In the page excerpt on measuring learning impact, rewrite the paragraph starting "Thankfully, not everyone does it this way" more briefly, keeping its main facts.

# start of Page excerpt

Measuring the true impact of learning is a challenge and one that has long been constrained to feedback from happy sheets and the like. Rushed, tick-box learner feedback, hours spent training, and completion rates have dominated L&D’s metrics for years.
If your ambition is to have a busy learning function that churns out satisfied learners, then great. That’s not the real purpose of training though, is it?
Thankfully, not everyone does it this way. L&D teams that are considered strategic partners align closely with the business to truly understand—and report on—the metrics that matter. They understand business goals and proactively design learning to measure business KPIs that indicate behavior change.
So, what can we can we learn from the traits of the trailblazers?
How did we reach these conclusions?
Our working group of highly experienced industry professionals includes measurement practitioners, data experts, a former CLO, LTG’s chief strategy officer, and more. Our annual Measuring the Business Impact of Learning survey has accumulated 7 years of data, and last year we added one particularly powerful new question.

# end of Page excerpt
# start of Data section

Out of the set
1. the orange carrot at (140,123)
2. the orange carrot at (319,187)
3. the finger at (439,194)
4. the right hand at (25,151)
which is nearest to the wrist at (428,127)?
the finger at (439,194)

# end of Data section
# start of Data section

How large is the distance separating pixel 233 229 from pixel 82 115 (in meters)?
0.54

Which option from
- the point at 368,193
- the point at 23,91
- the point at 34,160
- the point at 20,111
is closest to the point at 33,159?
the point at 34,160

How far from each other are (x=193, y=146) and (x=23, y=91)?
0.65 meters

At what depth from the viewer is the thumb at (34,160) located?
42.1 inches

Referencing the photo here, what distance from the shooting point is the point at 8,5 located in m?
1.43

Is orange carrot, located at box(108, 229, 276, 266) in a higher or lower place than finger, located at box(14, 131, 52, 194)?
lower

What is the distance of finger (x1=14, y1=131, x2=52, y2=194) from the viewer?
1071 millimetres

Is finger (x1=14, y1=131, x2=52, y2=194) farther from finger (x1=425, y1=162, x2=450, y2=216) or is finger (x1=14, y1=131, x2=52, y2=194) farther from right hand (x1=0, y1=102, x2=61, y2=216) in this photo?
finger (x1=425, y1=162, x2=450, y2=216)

# end of Data section

Full solution ▸ Not every team measures learning this way. L&D teams seen as strategic partners work closely with the business to understand and report on the metrics that matter. They know the business goals and design learning that measures business KPIs showing behavior change.